▶ **EXERCISE GOAL**: Please give the stretch of the data below, from the line that contains "From the items" through the end of the data, as a JSON list of strings with one string per line, skipping blank lines and leaving out the pictures.

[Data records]
● ● ● ● ● ● ●
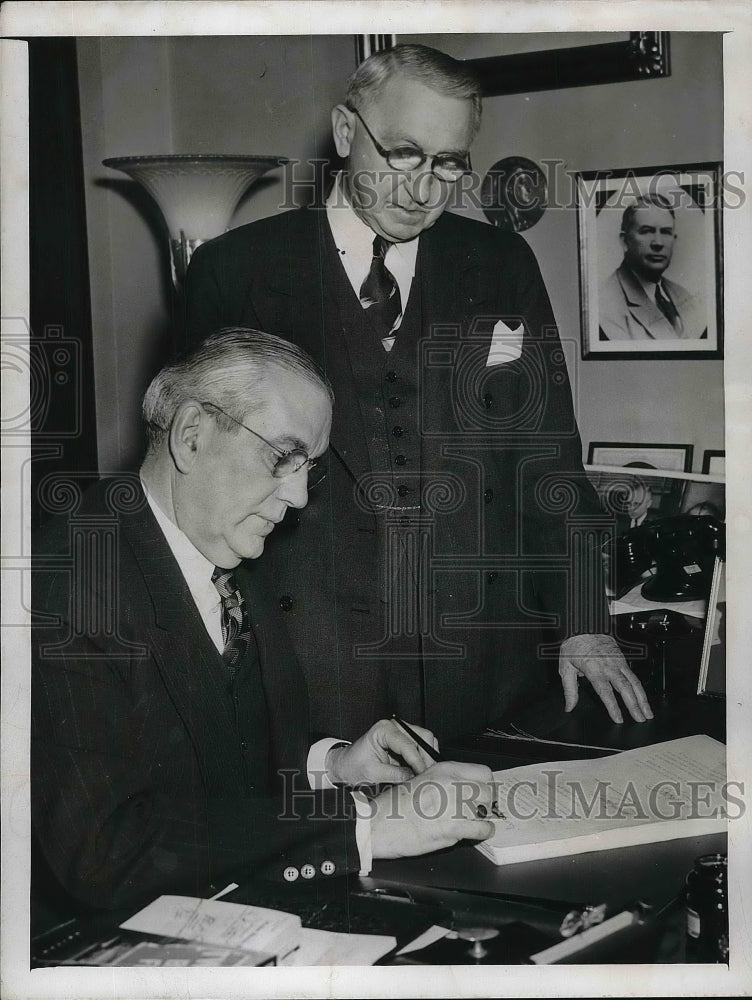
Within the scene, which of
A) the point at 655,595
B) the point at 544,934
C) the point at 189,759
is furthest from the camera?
the point at 655,595

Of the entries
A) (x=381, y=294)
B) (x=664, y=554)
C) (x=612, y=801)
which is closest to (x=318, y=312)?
(x=381, y=294)

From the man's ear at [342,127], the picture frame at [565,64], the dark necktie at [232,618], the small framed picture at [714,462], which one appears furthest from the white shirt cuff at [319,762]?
the picture frame at [565,64]

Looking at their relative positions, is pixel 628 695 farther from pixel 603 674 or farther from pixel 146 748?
pixel 146 748

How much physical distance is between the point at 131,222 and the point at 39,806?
1.12 m

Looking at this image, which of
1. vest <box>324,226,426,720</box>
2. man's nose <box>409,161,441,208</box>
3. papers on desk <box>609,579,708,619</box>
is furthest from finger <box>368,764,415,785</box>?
man's nose <box>409,161,441,208</box>

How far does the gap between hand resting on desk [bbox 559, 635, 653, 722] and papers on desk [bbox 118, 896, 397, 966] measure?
0.63m

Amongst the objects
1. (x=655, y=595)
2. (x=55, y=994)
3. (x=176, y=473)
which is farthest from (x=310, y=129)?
(x=55, y=994)

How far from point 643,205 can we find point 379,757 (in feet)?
3.85

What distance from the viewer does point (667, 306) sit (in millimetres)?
1855

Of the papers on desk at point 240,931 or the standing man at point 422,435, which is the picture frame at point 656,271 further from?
the papers on desk at point 240,931

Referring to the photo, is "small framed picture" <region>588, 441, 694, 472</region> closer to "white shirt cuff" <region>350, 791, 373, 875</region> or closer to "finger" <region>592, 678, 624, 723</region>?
"finger" <region>592, 678, 624, 723</region>

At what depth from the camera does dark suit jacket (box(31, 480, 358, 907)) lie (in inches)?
68.8

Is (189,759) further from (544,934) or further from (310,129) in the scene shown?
(310,129)

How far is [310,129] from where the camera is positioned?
5.89 feet
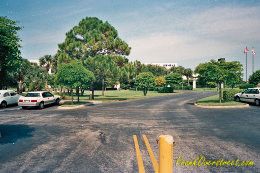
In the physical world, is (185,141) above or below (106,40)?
below

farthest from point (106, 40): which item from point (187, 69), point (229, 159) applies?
point (187, 69)

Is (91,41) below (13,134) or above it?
above

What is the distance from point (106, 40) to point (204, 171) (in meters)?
24.0

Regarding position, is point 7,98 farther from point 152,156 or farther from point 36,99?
point 152,156

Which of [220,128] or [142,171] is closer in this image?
[142,171]

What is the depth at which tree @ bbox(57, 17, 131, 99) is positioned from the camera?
25484 mm

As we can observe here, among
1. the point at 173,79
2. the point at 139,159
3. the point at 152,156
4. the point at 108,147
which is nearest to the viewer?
the point at 139,159

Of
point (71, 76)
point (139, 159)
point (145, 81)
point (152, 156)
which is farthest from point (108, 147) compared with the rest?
point (145, 81)

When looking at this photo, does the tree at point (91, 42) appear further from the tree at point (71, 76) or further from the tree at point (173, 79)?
the tree at point (173, 79)

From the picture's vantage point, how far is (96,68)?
84.9 feet

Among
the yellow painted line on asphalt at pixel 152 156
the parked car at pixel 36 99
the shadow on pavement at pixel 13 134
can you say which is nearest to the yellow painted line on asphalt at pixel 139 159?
the yellow painted line on asphalt at pixel 152 156

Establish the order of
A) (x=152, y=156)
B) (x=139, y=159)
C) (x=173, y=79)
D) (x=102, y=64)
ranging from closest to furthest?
(x=139, y=159) < (x=152, y=156) < (x=102, y=64) < (x=173, y=79)

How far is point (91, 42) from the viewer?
2511cm

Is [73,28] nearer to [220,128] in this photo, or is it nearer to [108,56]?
[108,56]
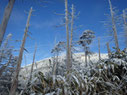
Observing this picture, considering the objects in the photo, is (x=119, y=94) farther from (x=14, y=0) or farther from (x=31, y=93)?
(x=14, y=0)

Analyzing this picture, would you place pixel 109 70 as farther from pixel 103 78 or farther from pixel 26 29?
pixel 26 29

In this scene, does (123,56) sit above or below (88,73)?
above

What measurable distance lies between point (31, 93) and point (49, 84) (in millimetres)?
477

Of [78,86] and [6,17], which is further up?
[6,17]

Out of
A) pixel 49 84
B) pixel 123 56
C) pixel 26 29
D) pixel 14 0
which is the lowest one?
pixel 49 84

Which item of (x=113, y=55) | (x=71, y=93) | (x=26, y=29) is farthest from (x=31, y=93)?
(x=26, y=29)

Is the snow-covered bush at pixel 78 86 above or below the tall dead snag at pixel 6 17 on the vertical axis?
below

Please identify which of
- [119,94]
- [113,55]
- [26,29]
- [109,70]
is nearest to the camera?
[119,94]

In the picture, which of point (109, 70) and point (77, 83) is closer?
point (77, 83)

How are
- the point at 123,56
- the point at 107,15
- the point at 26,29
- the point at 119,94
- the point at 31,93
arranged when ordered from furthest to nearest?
1. the point at 107,15
2. the point at 26,29
3. the point at 123,56
4. the point at 31,93
5. the point at 119,94

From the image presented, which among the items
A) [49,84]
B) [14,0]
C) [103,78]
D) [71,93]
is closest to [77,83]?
[71,93]

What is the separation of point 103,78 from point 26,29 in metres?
9.69

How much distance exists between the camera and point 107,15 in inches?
553

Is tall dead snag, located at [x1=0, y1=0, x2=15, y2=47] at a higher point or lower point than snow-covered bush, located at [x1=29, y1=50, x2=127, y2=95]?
higher
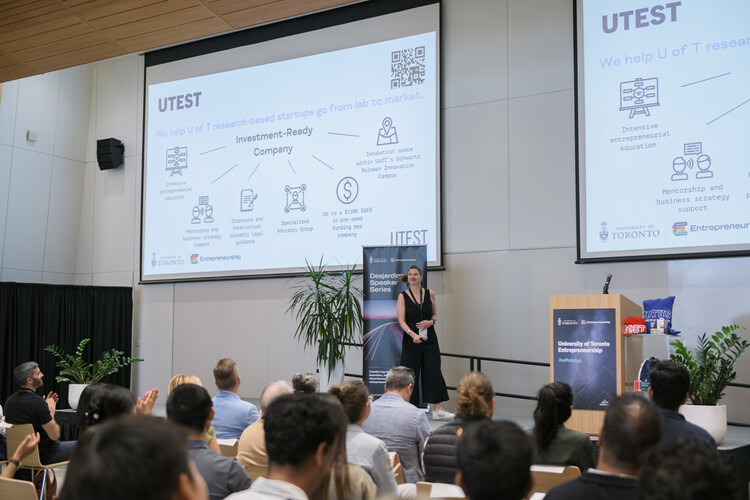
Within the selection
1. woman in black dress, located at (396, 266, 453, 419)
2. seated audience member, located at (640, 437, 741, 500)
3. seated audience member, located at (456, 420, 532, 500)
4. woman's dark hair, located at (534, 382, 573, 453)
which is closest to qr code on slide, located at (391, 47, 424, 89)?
woman in black dress, located at (396, 266, 453, 419)

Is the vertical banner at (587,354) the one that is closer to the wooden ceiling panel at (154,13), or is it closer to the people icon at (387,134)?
the people icon at (387,134)

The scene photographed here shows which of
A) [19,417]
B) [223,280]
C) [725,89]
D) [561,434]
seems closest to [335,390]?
[561,434]

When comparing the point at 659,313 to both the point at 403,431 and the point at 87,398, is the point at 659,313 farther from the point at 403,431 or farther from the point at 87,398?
the point at 87,398

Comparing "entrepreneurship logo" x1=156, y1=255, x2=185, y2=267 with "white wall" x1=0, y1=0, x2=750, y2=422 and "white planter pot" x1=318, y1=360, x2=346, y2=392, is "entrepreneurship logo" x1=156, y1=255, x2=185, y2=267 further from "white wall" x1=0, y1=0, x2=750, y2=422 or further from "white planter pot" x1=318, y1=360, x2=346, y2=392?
"white planter pot" x1=318, y1=360, x2=346, y2=392

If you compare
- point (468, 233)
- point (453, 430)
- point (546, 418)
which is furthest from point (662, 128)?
point (453, 430)

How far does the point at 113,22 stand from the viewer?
6504mm

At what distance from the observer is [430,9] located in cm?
804

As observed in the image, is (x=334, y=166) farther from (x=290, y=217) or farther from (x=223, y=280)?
(x=223, y=280)

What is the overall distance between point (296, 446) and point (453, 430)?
4.59 ft

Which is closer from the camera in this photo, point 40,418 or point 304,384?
point 304,384

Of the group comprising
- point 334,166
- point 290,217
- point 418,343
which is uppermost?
point 334,166

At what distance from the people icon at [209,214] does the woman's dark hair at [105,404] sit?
22.3 feet

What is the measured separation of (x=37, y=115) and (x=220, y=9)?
212 inches

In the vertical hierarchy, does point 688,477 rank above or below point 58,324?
above
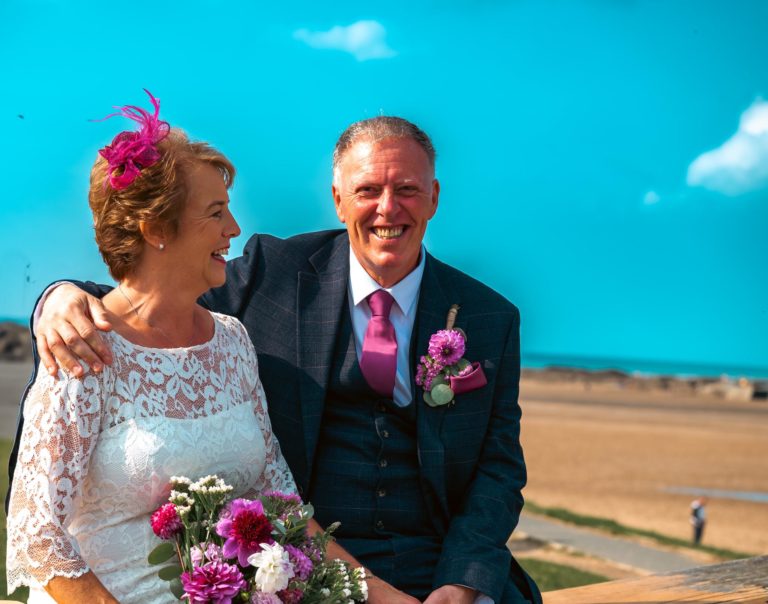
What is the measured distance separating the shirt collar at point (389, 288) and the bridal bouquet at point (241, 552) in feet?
3.69

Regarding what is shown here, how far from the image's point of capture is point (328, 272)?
12.3 ft

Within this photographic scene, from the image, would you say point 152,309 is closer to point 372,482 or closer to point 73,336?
point 73,336

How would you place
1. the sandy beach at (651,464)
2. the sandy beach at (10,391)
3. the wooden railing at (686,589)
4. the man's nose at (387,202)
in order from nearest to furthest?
the man's nose at (387,202) < the wooden railing at (686,589) < the sandy beach at (651,464) < the sandy beach at (10,391)

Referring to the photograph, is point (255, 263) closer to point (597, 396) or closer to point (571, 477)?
point (571, 477)

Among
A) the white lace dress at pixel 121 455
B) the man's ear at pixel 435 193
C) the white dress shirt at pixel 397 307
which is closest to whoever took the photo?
the white lace dress at pixel 121 455

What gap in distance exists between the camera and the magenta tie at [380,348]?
3.49m

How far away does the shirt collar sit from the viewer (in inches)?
144

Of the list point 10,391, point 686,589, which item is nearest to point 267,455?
point 686,589

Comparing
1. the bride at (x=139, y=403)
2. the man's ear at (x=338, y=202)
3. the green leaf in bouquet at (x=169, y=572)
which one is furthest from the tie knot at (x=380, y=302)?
the green leaf in bouquet at (x=169, y=572)

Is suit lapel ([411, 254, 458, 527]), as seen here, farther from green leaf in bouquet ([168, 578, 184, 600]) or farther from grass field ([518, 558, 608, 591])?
grass field ([518, 558, 608, 591])

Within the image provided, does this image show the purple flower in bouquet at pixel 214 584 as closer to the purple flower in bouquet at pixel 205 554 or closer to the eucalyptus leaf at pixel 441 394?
the purple flower in bouquet at pixel 205 554

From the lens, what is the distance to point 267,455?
3.16 m

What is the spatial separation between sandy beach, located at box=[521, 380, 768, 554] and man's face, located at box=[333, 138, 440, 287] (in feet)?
35.7

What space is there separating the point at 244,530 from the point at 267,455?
69 cm
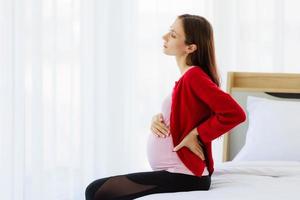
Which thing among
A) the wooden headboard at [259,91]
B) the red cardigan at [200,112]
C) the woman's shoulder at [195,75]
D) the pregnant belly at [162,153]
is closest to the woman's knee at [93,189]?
the pregnant belly at [162,153]

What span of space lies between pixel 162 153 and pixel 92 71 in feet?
4.10

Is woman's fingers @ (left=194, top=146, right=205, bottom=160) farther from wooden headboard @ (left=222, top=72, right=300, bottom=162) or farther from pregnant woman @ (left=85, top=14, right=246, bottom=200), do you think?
wooden headboard @ (left=222, top=72, right=300, bottom=162)

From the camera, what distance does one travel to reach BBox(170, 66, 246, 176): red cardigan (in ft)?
5.94

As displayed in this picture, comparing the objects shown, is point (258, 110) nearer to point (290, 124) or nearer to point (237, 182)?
point (290, 124)

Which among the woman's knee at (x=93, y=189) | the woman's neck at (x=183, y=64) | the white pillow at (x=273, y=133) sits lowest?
the woman's knee at (x=93, y=189)

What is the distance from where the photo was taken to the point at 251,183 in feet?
6.25

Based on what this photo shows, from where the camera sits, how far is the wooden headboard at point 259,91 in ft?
9.21

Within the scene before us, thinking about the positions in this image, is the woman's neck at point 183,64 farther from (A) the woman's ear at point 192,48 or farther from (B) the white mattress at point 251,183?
(B) the white mattress at point 251,183

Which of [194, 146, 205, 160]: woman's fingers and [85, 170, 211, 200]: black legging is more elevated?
[194, 146, 205, 160]: woman's fingers

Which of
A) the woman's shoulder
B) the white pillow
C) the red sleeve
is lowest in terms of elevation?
the white pillow

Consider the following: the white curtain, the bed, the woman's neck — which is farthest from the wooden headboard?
the woman's neck

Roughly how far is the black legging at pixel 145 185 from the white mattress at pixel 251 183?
2.7 inches

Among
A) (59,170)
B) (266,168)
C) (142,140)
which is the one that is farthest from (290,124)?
(59,170)

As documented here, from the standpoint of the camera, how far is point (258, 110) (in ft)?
8.75
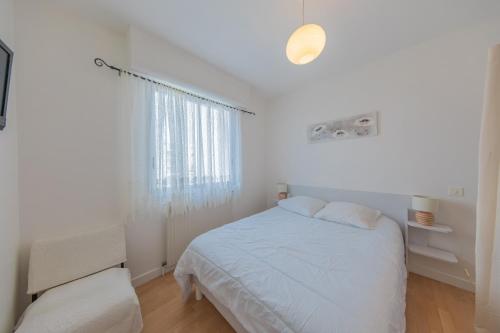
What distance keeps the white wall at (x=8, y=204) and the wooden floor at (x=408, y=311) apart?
855 mm

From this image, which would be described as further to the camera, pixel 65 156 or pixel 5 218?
pixel 65 156

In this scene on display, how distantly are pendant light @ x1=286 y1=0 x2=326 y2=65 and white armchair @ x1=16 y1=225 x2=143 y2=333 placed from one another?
2.11 metres

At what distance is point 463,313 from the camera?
4.64 feet

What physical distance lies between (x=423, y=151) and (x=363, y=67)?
1.32 metres

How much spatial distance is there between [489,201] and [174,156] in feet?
8.73

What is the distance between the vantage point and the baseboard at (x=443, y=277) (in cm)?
167

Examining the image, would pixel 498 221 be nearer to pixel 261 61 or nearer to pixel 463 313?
pixel 463 313

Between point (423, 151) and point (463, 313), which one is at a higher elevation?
point (423, 151)

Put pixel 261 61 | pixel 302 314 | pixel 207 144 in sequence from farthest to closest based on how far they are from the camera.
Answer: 1. pixel 207 144
2. pixel 261 61
3. pixel 302 314

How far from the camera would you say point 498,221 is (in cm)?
99

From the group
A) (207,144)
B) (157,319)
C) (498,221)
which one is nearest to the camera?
(498,221)

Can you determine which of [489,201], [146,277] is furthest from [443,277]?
[146,277]

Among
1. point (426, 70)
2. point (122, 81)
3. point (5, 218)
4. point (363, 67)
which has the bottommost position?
point (5, 218)

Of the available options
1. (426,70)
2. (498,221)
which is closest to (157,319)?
(498,221)
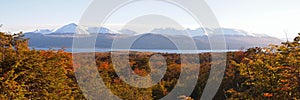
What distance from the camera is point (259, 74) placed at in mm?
12328

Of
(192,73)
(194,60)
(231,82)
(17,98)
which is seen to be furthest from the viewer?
(194,60)

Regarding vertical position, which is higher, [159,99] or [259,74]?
[259,74]

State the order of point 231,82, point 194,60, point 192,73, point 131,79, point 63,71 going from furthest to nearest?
point 194,60
point 192,73
point 231,82
point 131,79
point 63,71

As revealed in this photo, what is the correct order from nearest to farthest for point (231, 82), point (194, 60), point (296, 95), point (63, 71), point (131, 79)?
point (296, 95), point (63, 71), point (131, 79), point (231, 82), point (194, 60)

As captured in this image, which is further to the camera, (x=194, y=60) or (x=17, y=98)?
(x=194, y=60)

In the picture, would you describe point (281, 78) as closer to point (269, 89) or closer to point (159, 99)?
point (269, 89)

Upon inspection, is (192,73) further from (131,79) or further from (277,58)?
(277,58)


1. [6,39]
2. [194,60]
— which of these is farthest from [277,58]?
[194,60]

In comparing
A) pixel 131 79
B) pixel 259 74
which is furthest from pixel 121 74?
pixel 259 74

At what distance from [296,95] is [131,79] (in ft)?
61.0

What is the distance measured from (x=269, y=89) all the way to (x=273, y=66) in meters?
0.83

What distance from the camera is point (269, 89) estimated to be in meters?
12.0

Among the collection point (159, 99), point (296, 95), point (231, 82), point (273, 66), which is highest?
point (273, 66)

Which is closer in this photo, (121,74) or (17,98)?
(17,98)
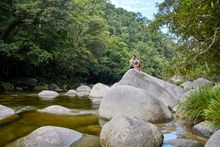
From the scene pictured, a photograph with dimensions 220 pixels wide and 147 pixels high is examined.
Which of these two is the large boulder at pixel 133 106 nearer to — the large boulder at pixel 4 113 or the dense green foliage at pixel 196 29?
the large boulder at pixel 4 113

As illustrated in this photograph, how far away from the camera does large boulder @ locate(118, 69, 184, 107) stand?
14.2 m

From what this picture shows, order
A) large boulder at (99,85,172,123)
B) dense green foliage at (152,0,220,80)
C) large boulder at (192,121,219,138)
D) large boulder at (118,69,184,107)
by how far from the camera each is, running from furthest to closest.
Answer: large boulder at (118,69,184,107) → large boulder at (99,85,172,123) → large boulder at (192,121,219,138) → dense green foliage at (152,0,220,80)

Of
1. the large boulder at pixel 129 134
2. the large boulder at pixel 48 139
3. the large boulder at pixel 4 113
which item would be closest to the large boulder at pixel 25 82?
the large boulder at pixel 4 113

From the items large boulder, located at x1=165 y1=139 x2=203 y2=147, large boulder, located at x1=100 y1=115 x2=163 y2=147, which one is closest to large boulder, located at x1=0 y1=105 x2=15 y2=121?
large boulder, located at x1=100 y1=115 x2=163 y2=147

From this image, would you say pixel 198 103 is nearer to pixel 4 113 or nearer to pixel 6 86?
pixel 4 113

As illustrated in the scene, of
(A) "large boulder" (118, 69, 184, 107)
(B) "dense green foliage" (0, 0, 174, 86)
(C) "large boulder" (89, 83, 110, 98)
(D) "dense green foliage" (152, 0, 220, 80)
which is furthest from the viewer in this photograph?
(B) "dense green foliage" (0, 0, 174, 86)

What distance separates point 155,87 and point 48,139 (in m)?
8.38

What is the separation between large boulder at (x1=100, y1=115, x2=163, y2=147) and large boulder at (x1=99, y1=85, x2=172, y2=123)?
10.2 ft

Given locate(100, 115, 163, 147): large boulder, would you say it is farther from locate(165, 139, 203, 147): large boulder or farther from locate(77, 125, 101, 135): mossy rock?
locate(77, 125, 101, 135): mossy rock

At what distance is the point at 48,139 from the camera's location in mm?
6949

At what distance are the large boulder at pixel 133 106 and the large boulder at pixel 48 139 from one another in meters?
3.45

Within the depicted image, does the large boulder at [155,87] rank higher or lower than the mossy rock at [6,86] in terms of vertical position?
higher

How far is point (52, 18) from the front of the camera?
87.7ft

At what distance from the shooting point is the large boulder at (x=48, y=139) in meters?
6.88
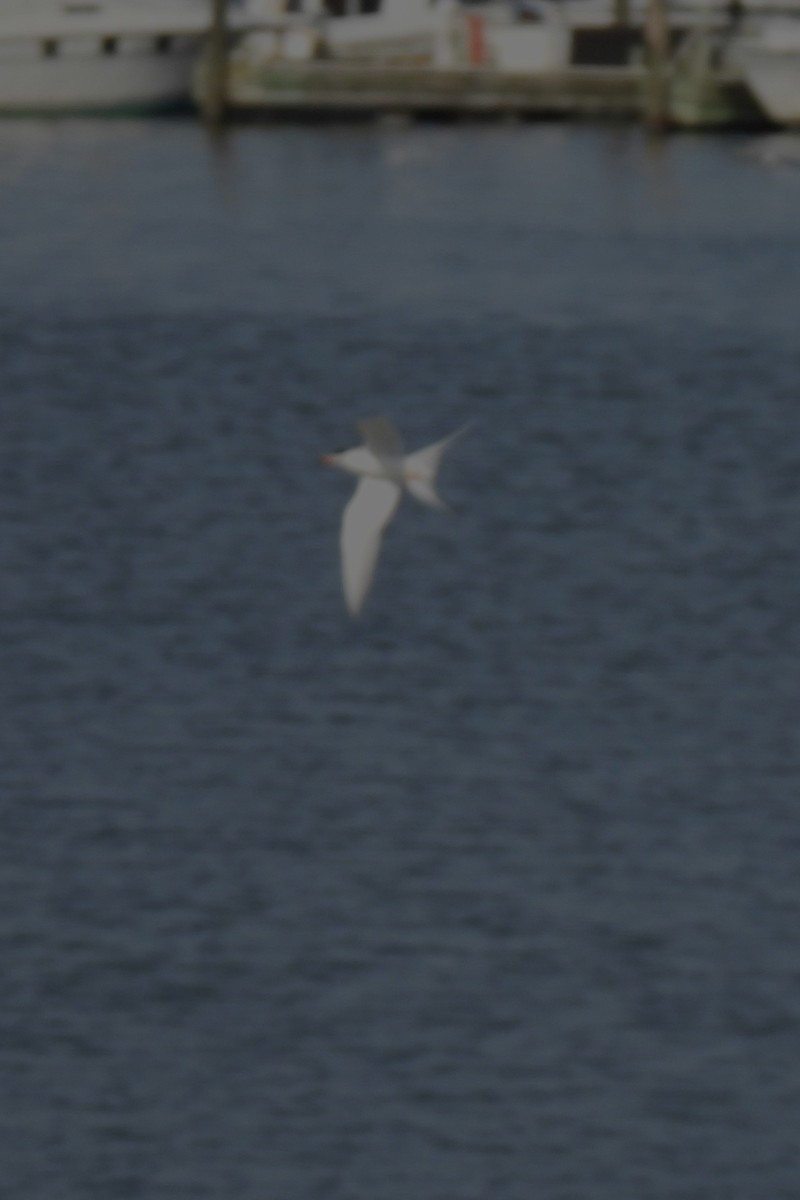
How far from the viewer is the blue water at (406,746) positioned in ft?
● ● ● ● ● ● ●
▶ **ANSWER TO THIS PROBLEM**:
[
  "From the items large boulder, located at x1=165 y1=139 x2=203 y2=147, large boulder, located at x1=100 y1=115 x2=163 y2=147, which one is closest to large boulder, located at x1=0 y1=105 x2=15 y2=121?",
  "large boulder, located at x1=100 y1=115 x2=163 y2=147",
  "From this image, would you say pixel 198 103 is nearer to pixel 4 113 or nearer to pixel 6 86?",
  "pixel 4 113",
  "As illustrated in the scene, of",
  "(A) \"large boulder\" (118, 69, 184, 107)",
  "(B) \"dense green foliage\" (0, 0, 174, 86)",
  "(C) \"large boulder\" (89, 83, 110, 98)",
  "(D) \"dense green foliage\" (152, 0, 220, 80)",
  "which is furthest from the viewer in this photograph?",
  "(B) \"dense green foliage\" (0, 0, 174, 86)",
  "What distance separates point 155,87 and point 48,139 (in m)?",
  "8.38",
  "What is the separation between large boulder at (x1=100, y1=115, x2=163, y2=147) and large boulder at (x1=99, y1=85, x2=172, y2=123)?",
  "10.2 ft",
  "Given locate(100, 115, 163, 147): large boulder, would you say it is farther from locate(165, 139, 203, 147): large boulder or farther from locate(77, 125, 101, 135): mossy rock?",
  "locate(77, 125, 101, 135): mossy rock",
  "At what distance is the point at 48,139 from the camera's location in mm?",
  "6949",
  "At what distance are the large boulder at pixel 133 106 and the large boulder at pixel 48 139 from one another in meters?",
  "3.45",
  "Within the depicted image, does the large boulder at [155,87] rank higher or lower than the mossy rock at [6,86] in terms of vertical position?",
  "higher",
  "How far is point (52, 18) from the front of the camera?",
  "87.7ft",
  "At what distance from the shooting point is the large boulder at (x=48, y=139) in meters?",
  "6.88",
  "How far from the viewer is the blue water at (406,746) positioned in ft?"
]